-- Excerpted text --

For instance, the bill to reserve seats for women in Parliament could 
not even be tabled because the Samajwadi Party demanded that the 
seats be distributed on a religious basis. As Jawaharlal Nehru said: 
If you seek to give special safeguards to a minority, you isolate it. 
Maybe, you protect it, but at what cost? At the cost of isolating it 
and keeping it away from the main current in which the majority is 
going, at the cost of forgetting that inner sympathy and fellow 
feeling with the majority.

Editorial Sleight

In the latest episode of Gujarat violence, the Muslims were the first 
to strike at Godhra. The media could not escape the compulsion of 
condemning the attack. Yet, they could not resist the temptation of 
blaming the Vishwa Hindu Parishad for providing provocation to the 
arsonist mob. Every newspaper blamed the VHP. As Vir Singhvi, editor 
of the Hindustan Times said 'Basically, they condemn the crime; blame 
the victims.' After a ritual condemnation of the arson, an Indian 
Express editorial refers to the activity of the VHP at Ayodhya for 
building a temple at the site of the demolished Babri mosque. Then 
follows this gem: "Many cautioned that the VHP's hate-filled campaign 
could provide latitude to other practitioners of a similarly bad and 
bigoted politics. The ghastly violence at Godhra would appear to be 
the embodiment of the worst of those fears coming true."
The Hindu waited for a whole day to look for an alibi for the 
arsonists. Luckily for the Hindu, reprisals came the day after the 
Godhra incident. The Hindu editorial says, "Impelled as the VHP and 
its allies in the sangh parivar are by atavistic passion and 
revanchism, their high-voltage protest are flashpoints, given the 
hate campaign aggressively mounted against the minority community in 
the pursuit of their political agenda." So, the blinkers both 
newspapers wore did not allow them to see the hate campaigns in the 
Urdu press and in the English press repeating the same litany of 
abuses the Muslim priests hurl at the majority community at their 
Friday prayer assemblies.
The Times of India editorial began with advising the government to 
see that " The call of the law and order is not allowed to degenerate 
into a witch hunt against any particular community. There is need to 
look at the larger political context, which might have provided the 
unfortunate spark for the attack. In the last few weeks, the VHP and 
its affiliates have upped the ante on the Ram Mandir (Ayodhya temple)

-- Prompt 1 --
Multiply every distance in the answers of the records by 1.05, from the line with "What distance would" up to and including the line with "45.1 metres", and reproduce only those lines, requests included, with each result rounded to as many decimal places as the original and halves rounded up. Leave the pictures out.

-- Data excerpts --
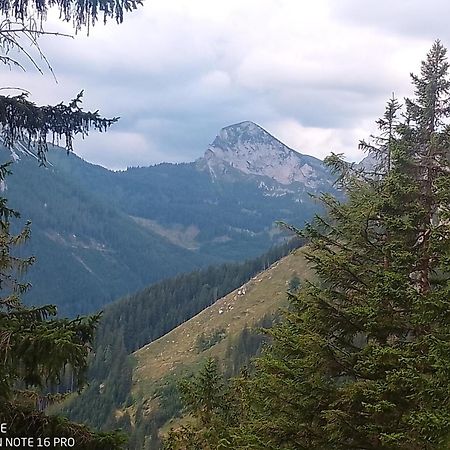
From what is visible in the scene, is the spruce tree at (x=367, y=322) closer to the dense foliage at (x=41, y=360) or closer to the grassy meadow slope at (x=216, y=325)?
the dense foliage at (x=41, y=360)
--
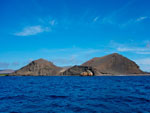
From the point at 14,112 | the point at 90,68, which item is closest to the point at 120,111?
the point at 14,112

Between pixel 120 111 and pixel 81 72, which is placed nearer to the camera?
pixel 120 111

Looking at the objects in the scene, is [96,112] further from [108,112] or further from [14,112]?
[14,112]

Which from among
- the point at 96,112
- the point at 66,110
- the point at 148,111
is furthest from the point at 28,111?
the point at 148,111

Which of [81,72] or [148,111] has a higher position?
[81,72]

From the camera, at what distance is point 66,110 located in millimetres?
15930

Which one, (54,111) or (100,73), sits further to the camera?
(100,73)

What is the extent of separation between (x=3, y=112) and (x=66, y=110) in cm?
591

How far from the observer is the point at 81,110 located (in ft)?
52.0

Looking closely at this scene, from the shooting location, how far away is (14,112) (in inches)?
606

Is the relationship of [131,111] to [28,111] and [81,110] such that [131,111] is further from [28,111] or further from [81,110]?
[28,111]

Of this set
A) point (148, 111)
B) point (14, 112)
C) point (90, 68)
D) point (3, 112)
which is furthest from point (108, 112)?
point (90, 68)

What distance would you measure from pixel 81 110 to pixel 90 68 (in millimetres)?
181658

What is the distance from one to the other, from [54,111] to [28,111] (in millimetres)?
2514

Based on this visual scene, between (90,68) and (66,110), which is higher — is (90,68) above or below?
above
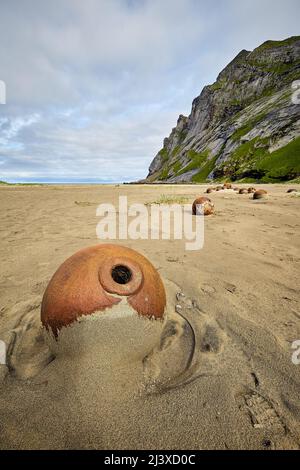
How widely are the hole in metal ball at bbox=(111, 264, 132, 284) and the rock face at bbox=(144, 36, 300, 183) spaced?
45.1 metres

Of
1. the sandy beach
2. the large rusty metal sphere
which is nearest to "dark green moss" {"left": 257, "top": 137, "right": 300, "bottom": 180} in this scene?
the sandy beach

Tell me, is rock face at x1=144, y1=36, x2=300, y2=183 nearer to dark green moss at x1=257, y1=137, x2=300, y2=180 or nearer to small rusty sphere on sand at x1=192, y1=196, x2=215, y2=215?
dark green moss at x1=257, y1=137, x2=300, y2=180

-- Prompt 2 --
Carry on the text about newspaper editorials on the Godhra attack from its last sentence.

-- Exercise output 1 --
What distance would you measure from pixel 81 110 to pixel 90 68 (in millimetres)?
190741

What is the distance from one to the other, from [54,111] to [28,111] (in millimetres)?
2640

Based on this visual scene, between (90,68) and (66,110), which is higher — is (90,68) above or below?
above
How widely are the hole in metal ball at bbox=(111, 264, 132, 284) and the rock face at bbox=(144, 36, 300, 183) spaced?
47.4 metres

-- Exercise output 2 --
issue, demanding that the Center unilaterally hand over the disputed 
Babri Masjid site to them so that they can begin construction of the 
temple." The Hindustan Times too succumbed to the temptation of 
blaming the VHP for supplying the spark for the Muslim attack. Later, 
its editor made amends by writing two articles in which he clearly 
stated that 'The secular establishment was not as vociferous in its 
condemnation of Godhra as it should have been.'

Far-fetched

Now let us see whether the attempt to build a temple at Ayodhya was 
the immediate cause and the Godhra arson its effect. The temple 
dispute is 52 years old. It reached a flash point when several 
thousand kar sevaks converged on Ayodhya in December 1992 and in a 
senseless frenzy brought down a structure the Muslims claim to be a 
mosque built by the first Muslim ruler Babur. The people who 
travelled in that train set afire on 27 February were returning from 
Ayodhya after visiting the site where the VHP plans to build a 
temple. Godhra is 2,000 miles away from Ayodhya and the mosque-temple 
row is half a century old. How could this be a sudden provocation to 
people so far away from the disputed site to burn a train?
The consequences of a one-way street in the long run are ominous for 
the interests of the country. The fallout of the accommodation at the 
time of the partition was a surge in secessionist claims by 
minorities on the basis of religion. The Christians in the northeast 
are still engaging the country's army in guerilla battles. In Punjab, 
it cost several thousand civilian lives before the Khalistan movement 
was put down. The Kashmir liberation movement is denting the 
country's defense armor. The country could have been spared of all 
this hatred and distrust and the consequent killings if the Congress 
party and the media had not distorted the concept of secularism into 
a selective worship of faith.
Read what Saeed Naqvi has to say of our kind of secularism: "The word 
secularism, let us face it, was profaned by the Congress. The word 
became a trick to keep the minority vote in its fold." Or for that 
matter, S.Nihal Singh: "The Congress is primarily to blame for 
keeping the communal politics alive, Nehru initially giving the 
Muslim League in Kerala respectability at a time when it was far from 
certain about its future. Since then Muslim parties have proliferated 
and gained strength, not in resolving their followers' problems but 
in extracting concessions for the leaders. Since the leaders of the 
Muslim political parties have an interest in nurturing communal 
passions and grievances to retain their hold and deliver votes to 
other parties for a price, the cauldron of communal politics must 
keep on simmering."
This is the history of Gujarat riots. Both the history and riots will 
repeat if we continue with our travesty of secularism, contrary to 
its consensual denotation.

Contact:
dasukrishnamoorty@h...

Posted May 30, 2002

____

#2.

Source: Aman Ekta Manch Digest no 3, 4 June 2002

The Politics of Gender in the Politics of Hate
By Anuradha M. Chenoy The politics of gender were integral in the 
making of a Hindutva militia that led and carried out the carnage 
throughout Gujarat State against the minority community. The use, 
abuse and control of women were a critical aspect of the pogroms 
conducted in Gujarat in March-April 2002. Simultaneous with this was 
the resurgence of a politics of masculinity and militarism that was 
asserted along with identity politics at both the civil society and 
state level. Given the increase of awareness on women's issues, 
women's experiences were documented by the media and human rights 
reports. But despite this, women were continuous targets and 
participants in this carnage that can be termed as ethnic cleansing.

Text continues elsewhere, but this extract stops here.